### EXERCISE TEXT
5 September: Remembering Corky Lee

OV Digital Desk
3 Min Read
Corky Lee

Image Courtesy: Google Doodle

Corky Lee (5 September 1947 – 27 January 2021) was a Chinese-American activist, community organizer, photographer, journalist and the unofficial Asian American Photographer Laureate.

Life and Career

Lee was born in Queens, New York City to Chinese immigrant parents on 5 September 1947. When he was in school as a young boy, he learned about the transcontinental railroad in social studies class. During the lesson, he saw a photo that celebrated the completion of the railroad—but noticed a lack of representation for the thousands of Chinese laborers who helped build it. Lee later shared that this event inspired his life’s work. He went on to teach himself photography and attended Queens College to study history.

Throughout his career, Lee attended protests, rallies, and demonstrations where he captured powerful moments that depicted the struggles and achievements of the Asian-Pacific American community. Notably, in 1975, he snapped a photo of young Chinese American Peter Yew as he was dragged away by police. Yew had intervened upon witnessing a 15-year-old boy being beaten by police for an alleged traffic violation. Yew was also severely beaten on the spot and at the station before being charged with resisting arrest and assaulting an officer. A week after the photo was taken, thousands of Chinatown residents gathered to protest the rampant police brutality in their neighborhoods.

### GIVEN INFORMATION

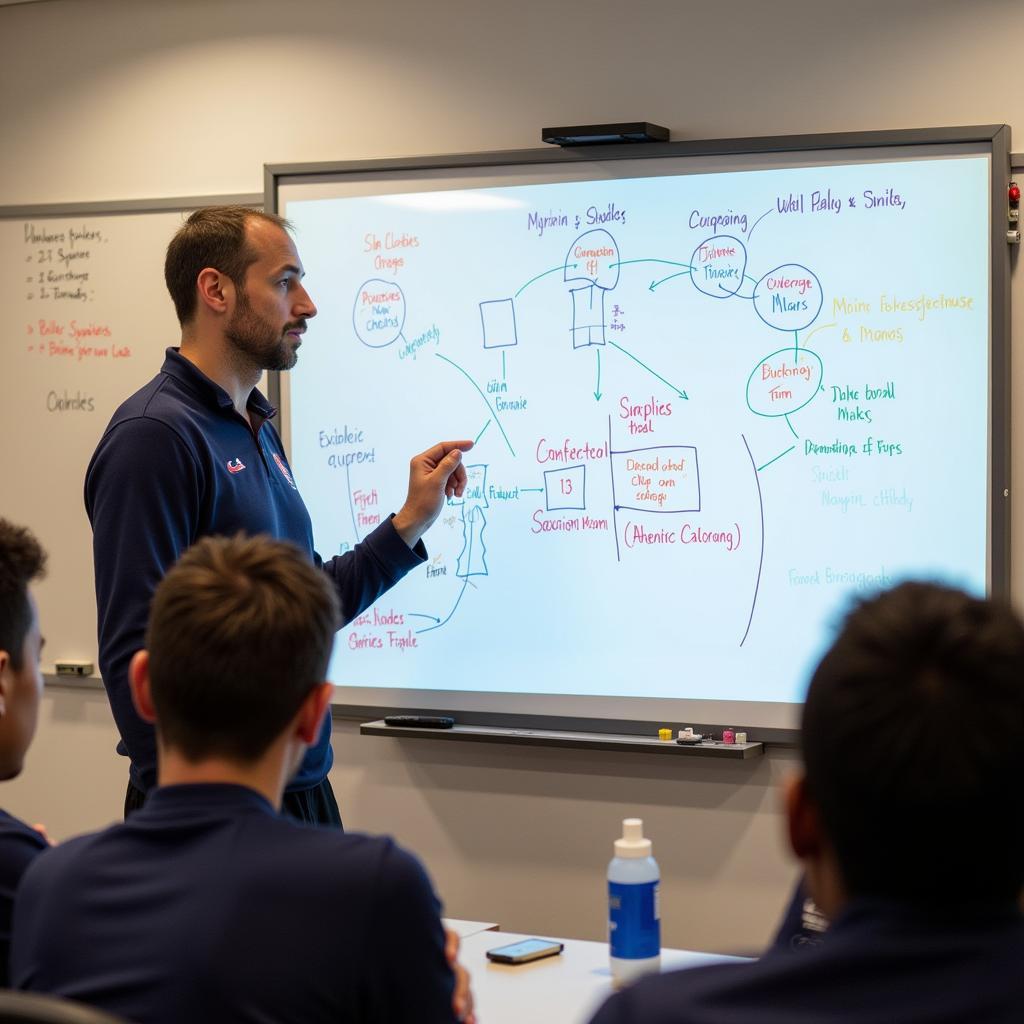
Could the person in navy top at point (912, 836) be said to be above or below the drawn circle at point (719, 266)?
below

---

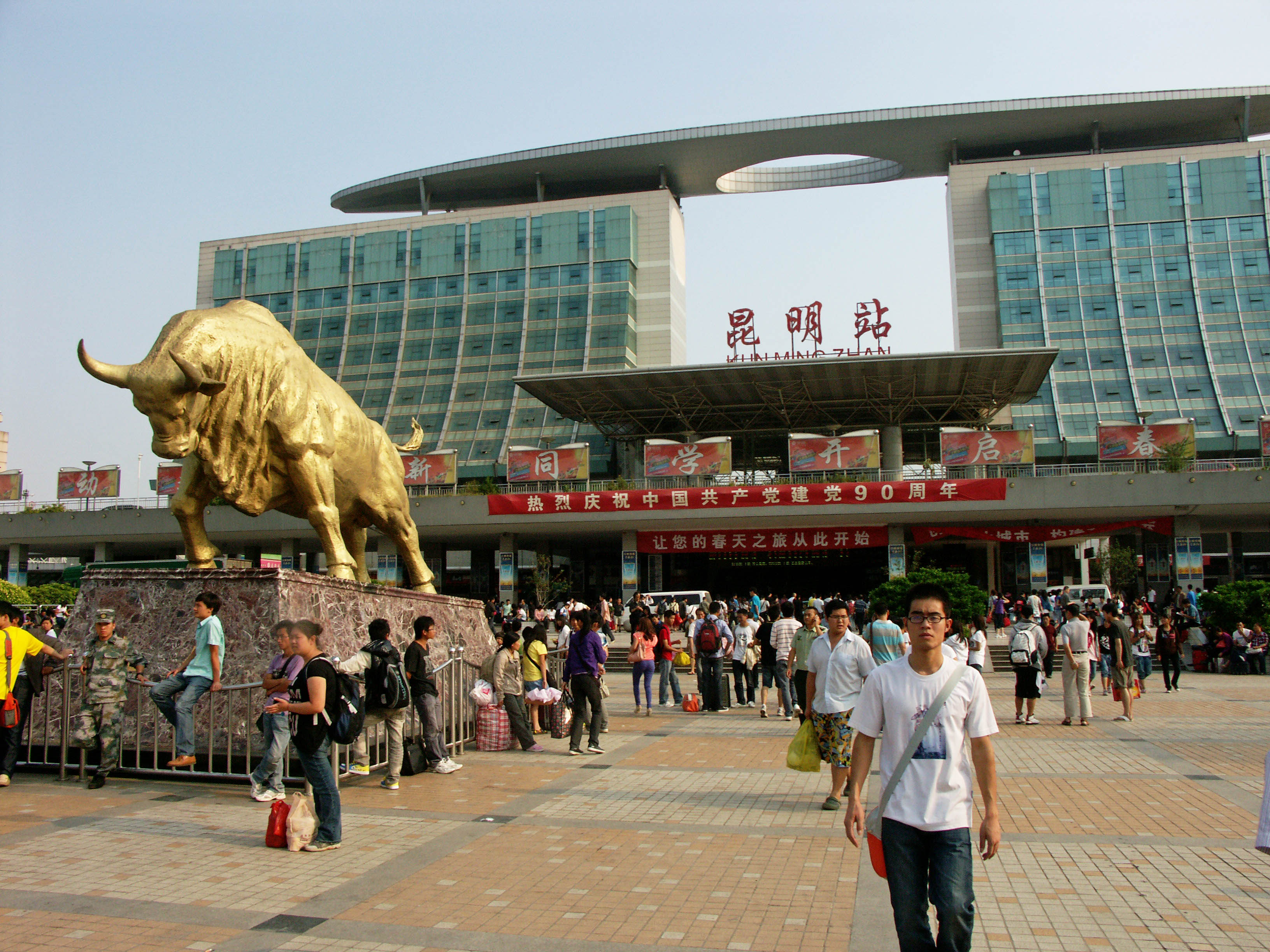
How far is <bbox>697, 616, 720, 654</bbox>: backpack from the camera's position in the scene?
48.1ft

--

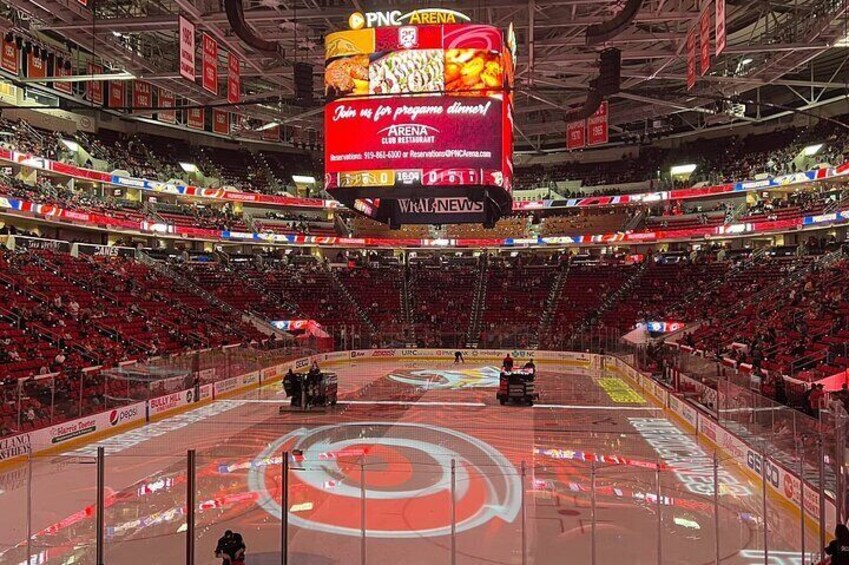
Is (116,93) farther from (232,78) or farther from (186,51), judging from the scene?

### REQUIRED TASKS
A: Answer these questions using the Corky Lee article:
(i) In which New York City borough was Lee born?
(ii) What subject did he study at Queens College?
(iii) In what year did he photograph Peter Yew being dragged away by police?
B: Write the next part of the Corky Lee article, beginning after its final sentence.
The listing comes from a separate source that is unrelated to the Corky Lee article.

### ANSWERS TO THE TASKS
A:
(i) Queens
(ii) History
(iii) 1975

B:
Across his life, Lee’s photos were included in countless publications like Time Magazine, The New York Times, New York Post, and more. He also won many awards for his works, and his life has been covered in movies like Not on the Menu: Corky Lee’s Life and Work (2013) and Photographic Justice: The Corky Lee Story (2022).

Later in life, Lee often visited Promontory Summit in Utah to recreate the photo that had been taken when the transcontinental railroad was completed. He invited several descendants of the Chinese laborers who were not pictured back in 1869 in an effort to show that Asian American history is American history.

Lee died at Long Island Jewish Hospital in Forest Hills on 27 January 2021. He was 73 and developed complications of COVID-19 in the time leading up to his death.

Award and Legacy

His photos recorded the diversity and nuances of the Asian-Pacific American community often overlooked by mainstream media. He won many awards for his works and his life has been covered in movies like Not on the Menu: Corky Lee’s Life and Work (2013) and Photographic Justice: The Corky Lee Story (2022)1. On May 5th, 1988, “Corky Lee Day” was proclaimed in honor of his lifelong contributions to New York City’s communities.